Humeral Head Resurfacing Implants in Current Use
Two humeral head resurfacing devices are in common use at this time, one produced by Biomet Orthopedics (Copeland implant) and the other produced by DePuy Orthopedics (Global C. A. P, implant).
The Biomet Copeland humeral head resurfacing implant is a mono-body device consisting of a dome-shaped shell having a spherical convex outer articular surface, a concave inner surface and a central peg shaped stem to achieve fixation in the humeral bone. The device is made of ASTM F-75 Co—Cr casting alloy, and the outer convex surface is polished and intended to act as the articulating surface. The inner concave surface is intended to bear against the surgically prepared humeral head. A tapered, four fluted stem extends outward from the center on the inner concave surface of the shell. The stem is inserted into a surgically created cavity made in the humeral head and is intended to stabilize the device in the humeral bone. The inner concave surface of the dome-shaped shell has a plasma-sprayed titanium layer to achieve osseous integration and is available with a plasma-sprayed hydroxyapatite (HA) layer placed on the titanium layer to promote bonding of the implant to bone. The Copeland Humeral Head Resurfacing Implant is approved for use with and without bone-cement.
The DePuy C.A.P. humeral head resurfacing implant is a mono-body device consisting of a dome-shaped shell having a spherical convex outer articular surface, a concave inner surface and a central peg shaped stem to achieve fixation in the humeral bone. The device is made of ASTM F-75 Co—Cr casting alloy, and the outer convex dome surface is polished to act as the articulating surface. The inner concave dome surface has a porous Co—Cr alloy layer intended to bear against the surgically prepared humeral head. The tapered stem has a frusto-conical upper section that extends outward from the center of the inner concave surface of the dome and a cruciate lower section. The innermost surface of the concave dome where the stem connects to the dome is flat; that is, the concave portion of the dome has the shape of a truncated sphere. A porous coating on the stem extends approximately one half-way down the stem of the implant. The distal portion of the stem has four flutes providing rotational stability to the implant. The stem is inserted into a surgically created cavity made in the humeral head and is intended to stabilize the device in the humeral bone. As an added feature to enhance fixation, the C.A.P. implant can be obtained with a hydroxyapatite (HA) coating placed on the porous Co—Cr layer. The DePuy C.A.P. Humeral Head Resurfacing Implant is approved for use with and without bone-cement.

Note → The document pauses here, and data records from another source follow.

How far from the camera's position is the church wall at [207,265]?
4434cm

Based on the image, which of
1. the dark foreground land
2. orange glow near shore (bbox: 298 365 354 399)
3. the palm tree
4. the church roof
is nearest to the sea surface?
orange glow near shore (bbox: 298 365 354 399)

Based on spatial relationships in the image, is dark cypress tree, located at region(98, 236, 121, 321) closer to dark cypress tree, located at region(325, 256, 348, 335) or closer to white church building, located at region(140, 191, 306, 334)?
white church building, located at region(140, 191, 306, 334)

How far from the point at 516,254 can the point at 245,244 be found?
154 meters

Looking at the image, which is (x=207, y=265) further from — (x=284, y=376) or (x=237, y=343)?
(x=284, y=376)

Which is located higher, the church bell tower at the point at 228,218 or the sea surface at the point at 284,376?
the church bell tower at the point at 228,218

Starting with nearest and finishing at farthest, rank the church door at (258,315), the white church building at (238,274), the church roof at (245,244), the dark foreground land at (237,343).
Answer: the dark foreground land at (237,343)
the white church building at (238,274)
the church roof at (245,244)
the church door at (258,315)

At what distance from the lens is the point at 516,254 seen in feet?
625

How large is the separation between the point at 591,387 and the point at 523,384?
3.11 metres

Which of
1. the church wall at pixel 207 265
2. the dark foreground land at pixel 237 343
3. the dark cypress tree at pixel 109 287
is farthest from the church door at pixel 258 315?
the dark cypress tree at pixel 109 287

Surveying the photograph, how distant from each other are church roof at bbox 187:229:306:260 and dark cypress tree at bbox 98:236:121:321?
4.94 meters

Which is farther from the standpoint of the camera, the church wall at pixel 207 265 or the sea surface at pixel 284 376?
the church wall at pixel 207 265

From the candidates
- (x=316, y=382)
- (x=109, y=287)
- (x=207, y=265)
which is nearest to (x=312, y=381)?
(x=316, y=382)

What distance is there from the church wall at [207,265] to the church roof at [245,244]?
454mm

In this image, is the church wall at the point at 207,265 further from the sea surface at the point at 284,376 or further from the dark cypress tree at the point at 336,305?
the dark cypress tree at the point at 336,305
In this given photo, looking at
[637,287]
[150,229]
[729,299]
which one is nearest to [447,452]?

Despite the tact that there are various humeral head resurfacing implants on the market in the United States at the present time, none of them is considered to be totally satisfactory. Other examples of humeral head resurfacing implants are found in U.S. Pat. Nos. 4,520,964; 6,783,549; and 7,517,364 and in Published Application. Nos. 2006/0009852, 2007/0156250, 2007/0225822 and 2008/0021564. The humeral head components of these implants (both for humeral head replacement and resurfacing) in commercial use today in total and hemi-joint replacement are generally made of Co—Cr alloy. It is recognized that Co—Cr alloy is damaging to joint tissues (cartilage and bone), and this is a shortcoming of such hemi-arthroplasty devices. However, from an overall standpoint, Co—Cr alloy has become the material of present choice. Pyrolytic carbon (pyrocarbon) has been shown to be much less damaging to native joint tissues (cartilage and bone); thus, it would be a better material for hemi-arthroplasty than either metal or ceramics such as aluminum oxide or zirconia. However, pyrolytic carbon has significantly different properties, and as a result has generally achieved commercial use primarily on articular surfaces.
Accordingly, improvements in such resurfacing implants continue to be sought, particularly ones that would utilize pyrocarbon.